This easy-to-prepare salsa is gluten-free and vegetarian (and, of course, tasty!) Serve it with your favourite pita or tortilla chips.


  • 1 can (19 oz/540 mL) black beans, drained & rinsed (yields 2 cups/500 mL cooked beans)
  • 4 medium tomatoes, diced
  • 1 medium sweet onion, diced
  • 2 jalapeno peppers, seeded & diced
  • 1/4 cup (60 mL) lime juice
  • 1/2 cup (125 mL) chopped fresh cilantro
  • salt to taste (optional)


Combine all ingredients in serving bowl and toss to mix.

Refrigerate until ready to serve.


  • Wear latex or rubber gloves when handling the jalapeno peppers as the oils and seeds in a jalapeno can irritate your skin.

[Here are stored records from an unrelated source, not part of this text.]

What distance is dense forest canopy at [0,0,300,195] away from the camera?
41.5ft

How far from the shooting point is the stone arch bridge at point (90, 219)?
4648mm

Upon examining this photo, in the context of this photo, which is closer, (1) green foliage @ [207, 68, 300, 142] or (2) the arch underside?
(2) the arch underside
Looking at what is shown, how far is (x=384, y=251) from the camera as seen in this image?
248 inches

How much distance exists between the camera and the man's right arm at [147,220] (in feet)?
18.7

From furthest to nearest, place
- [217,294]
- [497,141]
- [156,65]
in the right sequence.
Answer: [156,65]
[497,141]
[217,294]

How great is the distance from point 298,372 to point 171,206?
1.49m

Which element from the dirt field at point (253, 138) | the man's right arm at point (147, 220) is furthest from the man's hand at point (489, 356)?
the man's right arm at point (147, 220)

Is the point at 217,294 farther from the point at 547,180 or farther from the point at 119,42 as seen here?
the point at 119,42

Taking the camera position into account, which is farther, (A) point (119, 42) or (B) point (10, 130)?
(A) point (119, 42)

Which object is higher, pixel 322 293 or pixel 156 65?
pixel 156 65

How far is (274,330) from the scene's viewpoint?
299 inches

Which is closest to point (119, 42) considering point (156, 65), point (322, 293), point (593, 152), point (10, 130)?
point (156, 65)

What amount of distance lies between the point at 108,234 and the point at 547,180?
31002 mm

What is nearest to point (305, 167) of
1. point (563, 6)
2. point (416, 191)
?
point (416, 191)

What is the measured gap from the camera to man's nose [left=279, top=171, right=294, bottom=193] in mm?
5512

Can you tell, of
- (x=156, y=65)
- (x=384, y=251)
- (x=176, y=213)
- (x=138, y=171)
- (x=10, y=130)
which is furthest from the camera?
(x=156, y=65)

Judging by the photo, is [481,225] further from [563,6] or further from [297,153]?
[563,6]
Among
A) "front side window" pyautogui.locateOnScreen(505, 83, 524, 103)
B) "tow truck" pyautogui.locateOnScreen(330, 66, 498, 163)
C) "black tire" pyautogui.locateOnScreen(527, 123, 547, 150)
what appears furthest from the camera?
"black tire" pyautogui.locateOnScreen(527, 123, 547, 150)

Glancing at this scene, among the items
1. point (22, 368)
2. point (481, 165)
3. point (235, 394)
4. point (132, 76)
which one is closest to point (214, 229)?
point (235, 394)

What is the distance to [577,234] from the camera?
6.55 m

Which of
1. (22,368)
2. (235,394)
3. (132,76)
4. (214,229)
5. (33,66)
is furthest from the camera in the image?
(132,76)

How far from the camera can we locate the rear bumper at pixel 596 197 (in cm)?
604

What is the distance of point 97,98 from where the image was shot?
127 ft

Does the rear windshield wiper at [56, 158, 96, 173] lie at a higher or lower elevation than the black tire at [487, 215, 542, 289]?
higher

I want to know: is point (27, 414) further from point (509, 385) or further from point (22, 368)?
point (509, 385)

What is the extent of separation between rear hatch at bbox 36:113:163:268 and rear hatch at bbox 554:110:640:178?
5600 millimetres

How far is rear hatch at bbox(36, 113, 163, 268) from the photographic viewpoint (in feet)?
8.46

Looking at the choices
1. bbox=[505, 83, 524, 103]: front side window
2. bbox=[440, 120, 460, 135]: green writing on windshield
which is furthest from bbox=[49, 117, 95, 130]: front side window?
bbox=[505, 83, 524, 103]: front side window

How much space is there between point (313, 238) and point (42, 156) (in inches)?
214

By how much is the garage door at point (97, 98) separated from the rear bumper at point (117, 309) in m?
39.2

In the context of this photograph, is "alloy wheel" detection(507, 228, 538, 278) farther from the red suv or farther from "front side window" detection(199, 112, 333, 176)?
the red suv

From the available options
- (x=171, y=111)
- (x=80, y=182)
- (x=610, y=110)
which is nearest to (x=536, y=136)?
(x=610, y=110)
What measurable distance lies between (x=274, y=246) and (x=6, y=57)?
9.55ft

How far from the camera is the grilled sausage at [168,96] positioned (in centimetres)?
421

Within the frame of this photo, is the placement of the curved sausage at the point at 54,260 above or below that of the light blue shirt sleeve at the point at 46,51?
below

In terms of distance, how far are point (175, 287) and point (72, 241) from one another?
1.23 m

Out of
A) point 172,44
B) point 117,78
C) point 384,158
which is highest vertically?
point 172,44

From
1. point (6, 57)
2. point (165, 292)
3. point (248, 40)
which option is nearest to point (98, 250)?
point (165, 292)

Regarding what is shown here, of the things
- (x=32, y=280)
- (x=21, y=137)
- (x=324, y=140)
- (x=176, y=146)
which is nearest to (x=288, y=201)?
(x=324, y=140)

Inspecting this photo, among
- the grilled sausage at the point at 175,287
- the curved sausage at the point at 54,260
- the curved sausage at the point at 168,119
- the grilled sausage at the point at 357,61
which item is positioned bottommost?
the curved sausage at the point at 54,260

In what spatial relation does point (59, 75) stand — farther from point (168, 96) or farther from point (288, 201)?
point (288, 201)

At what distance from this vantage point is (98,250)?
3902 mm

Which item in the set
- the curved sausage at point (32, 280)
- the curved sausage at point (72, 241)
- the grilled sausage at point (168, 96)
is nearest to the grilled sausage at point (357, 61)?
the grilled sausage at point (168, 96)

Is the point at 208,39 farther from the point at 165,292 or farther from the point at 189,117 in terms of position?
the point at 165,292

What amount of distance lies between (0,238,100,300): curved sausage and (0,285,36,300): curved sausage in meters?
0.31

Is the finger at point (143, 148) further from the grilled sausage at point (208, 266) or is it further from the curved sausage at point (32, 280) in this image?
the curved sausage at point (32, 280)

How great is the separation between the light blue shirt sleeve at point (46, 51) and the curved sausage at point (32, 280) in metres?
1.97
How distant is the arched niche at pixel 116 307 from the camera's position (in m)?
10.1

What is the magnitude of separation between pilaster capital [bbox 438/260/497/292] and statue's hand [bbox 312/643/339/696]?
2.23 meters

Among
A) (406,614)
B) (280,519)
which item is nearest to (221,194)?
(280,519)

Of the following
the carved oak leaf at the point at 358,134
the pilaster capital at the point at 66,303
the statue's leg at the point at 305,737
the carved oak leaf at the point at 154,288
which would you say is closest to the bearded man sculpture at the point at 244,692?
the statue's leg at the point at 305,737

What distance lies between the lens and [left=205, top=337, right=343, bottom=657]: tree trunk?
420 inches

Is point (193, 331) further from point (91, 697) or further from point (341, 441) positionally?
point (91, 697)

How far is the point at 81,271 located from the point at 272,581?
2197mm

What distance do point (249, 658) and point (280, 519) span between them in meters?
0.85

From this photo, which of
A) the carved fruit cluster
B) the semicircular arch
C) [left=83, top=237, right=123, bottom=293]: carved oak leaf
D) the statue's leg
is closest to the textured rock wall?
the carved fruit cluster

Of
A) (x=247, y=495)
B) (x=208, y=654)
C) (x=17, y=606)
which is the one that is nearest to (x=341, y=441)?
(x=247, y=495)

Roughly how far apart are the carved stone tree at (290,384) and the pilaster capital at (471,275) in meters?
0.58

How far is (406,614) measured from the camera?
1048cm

Make sure you avoid touching your eyes, nose or mouth to prevent any irritation, and wash your hands with soap and water when you are done working with the pepper.
  • If you want a spicier salsa, leave the seeds in the jalapeno.  For less spice, remove the seeds.
  • Not a fan of jalapeno peppers?  Substitute with ½ cup (125 mL) chopped green, orange or yellow pepper instead of the jalapeno pepper.